Serial numbers for these rifles fall between 39436 and 42500. This one is 40040 and follows the standard configuration with stud and guide for the saber bayonet, iron patch box, pellet primer etc. All bands, springs, swivels and sights are in place. The barrel is generally smooth brown metal with some crustiness around the nose cap, and a few dings at right rear, below the sight, possibly vise marks. The maker and patent markings are fully legible: SHARPS RIFLE / MANUFG. CO / HARTFORD, CONN. crisply stamped forward of the rear sight, and NEW MODEL 1859 to its rear, with Lawrence patent markings on the sight base. The receiver shows some light pitting with some roughness to the forward edge of the breechblock, pitting to the hammer and small dings on the right. The hammer screw shows turning and is a bit brighter, which may just be from handling. One screw on the left shows a rough slot from turning, as does the forward tang screw. The tang shows a break at this point with a crude weld repair. The inletting seems undisturbed, but the metal is pinched on the right of the screw hole. We have not taken the rifle apart, but it seems stable. The receiver is marked on the left, SHARPS PAT. / SEPT 12 1848 with the lettering a bit rubbed on the upper left. The right side is crisply stamped SHARPS PAT. / OCT 5th 1852 behind the hammer and S. LAWRENCE PAT. / APRIL 12th 1859 just above.

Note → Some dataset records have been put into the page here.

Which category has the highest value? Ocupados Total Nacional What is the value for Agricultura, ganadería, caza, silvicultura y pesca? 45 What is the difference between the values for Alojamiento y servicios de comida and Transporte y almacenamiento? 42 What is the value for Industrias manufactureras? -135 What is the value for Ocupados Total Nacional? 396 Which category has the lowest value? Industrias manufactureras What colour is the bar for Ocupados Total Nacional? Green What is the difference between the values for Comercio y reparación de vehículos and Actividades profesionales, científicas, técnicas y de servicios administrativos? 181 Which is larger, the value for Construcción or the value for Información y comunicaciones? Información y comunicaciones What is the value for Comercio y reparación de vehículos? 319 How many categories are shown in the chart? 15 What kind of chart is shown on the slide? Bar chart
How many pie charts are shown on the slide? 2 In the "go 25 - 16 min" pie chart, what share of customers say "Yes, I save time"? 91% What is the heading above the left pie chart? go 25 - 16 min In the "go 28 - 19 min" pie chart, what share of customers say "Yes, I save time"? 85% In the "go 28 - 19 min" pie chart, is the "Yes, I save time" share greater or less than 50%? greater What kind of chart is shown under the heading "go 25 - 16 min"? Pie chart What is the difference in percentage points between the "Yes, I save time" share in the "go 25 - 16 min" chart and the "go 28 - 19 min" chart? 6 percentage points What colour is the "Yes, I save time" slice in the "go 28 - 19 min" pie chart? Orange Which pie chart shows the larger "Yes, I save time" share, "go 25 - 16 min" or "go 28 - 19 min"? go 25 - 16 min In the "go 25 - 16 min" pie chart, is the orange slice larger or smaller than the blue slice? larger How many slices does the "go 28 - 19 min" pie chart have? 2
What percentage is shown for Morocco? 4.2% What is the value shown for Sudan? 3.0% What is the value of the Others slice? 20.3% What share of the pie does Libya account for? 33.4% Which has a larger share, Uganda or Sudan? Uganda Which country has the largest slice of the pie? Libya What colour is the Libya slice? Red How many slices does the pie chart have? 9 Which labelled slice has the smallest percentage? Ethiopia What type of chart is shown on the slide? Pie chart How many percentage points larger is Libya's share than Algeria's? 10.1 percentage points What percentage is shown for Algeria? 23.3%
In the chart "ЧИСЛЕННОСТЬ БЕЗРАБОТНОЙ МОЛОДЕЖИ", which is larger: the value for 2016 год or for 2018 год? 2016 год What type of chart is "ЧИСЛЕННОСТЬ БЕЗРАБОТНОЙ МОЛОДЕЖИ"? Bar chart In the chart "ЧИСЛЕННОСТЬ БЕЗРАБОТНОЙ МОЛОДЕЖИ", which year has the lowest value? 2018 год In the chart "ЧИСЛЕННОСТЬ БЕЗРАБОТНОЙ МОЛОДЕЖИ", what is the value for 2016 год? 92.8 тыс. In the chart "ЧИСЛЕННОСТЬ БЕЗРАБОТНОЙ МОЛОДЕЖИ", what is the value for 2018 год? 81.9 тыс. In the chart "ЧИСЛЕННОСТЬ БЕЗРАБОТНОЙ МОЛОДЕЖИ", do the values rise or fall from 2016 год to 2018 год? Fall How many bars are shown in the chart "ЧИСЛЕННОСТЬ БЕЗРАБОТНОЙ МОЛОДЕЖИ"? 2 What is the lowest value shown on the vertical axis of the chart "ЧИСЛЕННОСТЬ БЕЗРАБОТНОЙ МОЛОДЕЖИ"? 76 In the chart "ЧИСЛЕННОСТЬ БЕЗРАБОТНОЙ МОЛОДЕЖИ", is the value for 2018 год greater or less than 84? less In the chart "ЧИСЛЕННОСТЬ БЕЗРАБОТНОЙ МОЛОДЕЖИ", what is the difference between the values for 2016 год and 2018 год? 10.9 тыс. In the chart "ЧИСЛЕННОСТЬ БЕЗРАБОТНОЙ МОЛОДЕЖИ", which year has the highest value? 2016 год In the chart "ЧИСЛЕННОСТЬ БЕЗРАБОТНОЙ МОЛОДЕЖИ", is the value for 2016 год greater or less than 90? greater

Both stocks have good surface and nice, matching warm brown color. The forestock has a good fit and edges along the barrel, with a few small dings on the left and one or two more on the right. There is a short, stable hairline on the upper left between the upper band and nose cap. The underside shows an old, longer repaired crack running from the receiver through the screw and a bit forward. The buttstock has a tight fit on the right and just a hairline shrinkage gap on the left. There are no cartouches at the wrist. (Those passing through the NY Navy Yard occasionally show an naval inspector’s mark on the butt stock.) There is a set of owner’s initials carved upside down just above and to the rear of the trigger: “F.E.H.” There is a small check on the top of the wrist just above these, otherwise the butt stock shows just average handling marks and some stains near the buttplate. The mechanics are good. The bore shows rifling and some pitting. It could use a good cleaning.

These are scarce guns. This one would fill out a Sharps collection or make a great addition to a display of naval small arms. See Marcot, Paxton and Marron on Sharps and McAulay on U.S. Navy small arms for details. [sr] [ph:L]

DISCLAIMER: All firearms are sold as collector's items only - we do not accept responsibility as to the shooting safety or reliability of any antique firearm. All firearms are described as accurately as possible, given the restraints of a catalog listing length. We want satisfied customers & often "under" describe the weapons. Any city or state regulations regarding owning antique firearms are the responsibility of the purchaser. All firearms are "mechanically perfect" unless noted, but again, are NOT warranted as safe to fire.